Алехандро несколько опешил от такого вопроса, но всё же попытался выпутаться из неудобной для себя ситуации:

– У меня есть некоторые представления и идеи слияния наших сообществ в единое. Но я также хочу обсудить это с вашими людьми, узнать, как они относятся к этой идеи, и главное – я хочу, что б вы, господа, предложили свои идеи по этому вопросу, – ответил Алехандро.

– Не нужно передёргивать стрелку на нас. Я понял, что внятного, размеренного и точного плана по интеграции наших сообществ у тебя нет. Так ведь? – Въедливо спросил Бертолдо. Причём когда Бертолдо говорил, на лице Мицелия пробежала лёгкая улыбка.

– Я просто хочу, что б мы это вместе обсудили и вместе приняли решение, не в этом ли основная идея демократии? – Пытаясь сохранить лицо, буквально отбивался Алехандро. – А потом бы передали это на суд народный?

– Хм, то есть ты нас сюда привёл, в этот склеп, что б мы послушали твою эфемерную идею, приняли не понять какое решение, вкинули какую–то идею в наши сообщества и потом не понять где, вновь собрались, что б естественно дать положительный ответ? Это выглядит именно так, – заключил Бертолдо, вконец разбив идею Алехандро.

– Это жутко несерьёзно, – Театрально вторил Мицелий с еле проскользнувшей улыбкой на губах.

– Я… ну для свободы… – беспомощно начал мямлить парень. – Я тогда не знаю. – Бессильно бросил Алехандро.

Юноша стоял ошеломлённый от этой ситуации. И Габриель видел, как достоинство и идея Алехандро просто размазаны по полу склепа демократии. Парень стал ненужным свидетелем того, как во время своего выступления перед сообществом новый кумир просто купался в лучах новообретённой славы.

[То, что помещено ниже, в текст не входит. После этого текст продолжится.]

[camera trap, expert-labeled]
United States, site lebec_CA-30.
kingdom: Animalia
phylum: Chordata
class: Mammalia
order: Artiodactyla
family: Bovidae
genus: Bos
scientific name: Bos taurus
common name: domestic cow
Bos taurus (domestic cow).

Парень видел, как Алехандро упивался той славой, этим новым авторитетом и почитанием. Хоть Габриель был в числе ликующих «братьев и сестёр», однако, своего самообладания он не терял. К фанатичным шествиям у него имеется иммунитет, выработанный годами. И сейчас Габриель наблюдал, что произошло, когда Алехандро встретился с такими же как он. Такими же властными, амбициозными, но в меру фанатичными, с устоявшейся системой взглядов. Эти люди командовали сообществами уже долгое время и оказались опытнее, на порядок умнее Алехандро и выше по подготовленности. С ними Алехандро не мог считаться, так как он для них оказался никем. И сейчас остатки своего авторитета перед ними похоронил, но была и иная причина того, что главная идея месяца была закопана под пол этого склепа. Габриель понял так же ещё одну вещь: все держались за собственную власть в сообществах, и их объединение в одно попросту заставляло поделиться властными полномочиями с другими. Никто не хотел ей делиться или уступать, ибо ею эти двое так упились, что не хотели терять и капли.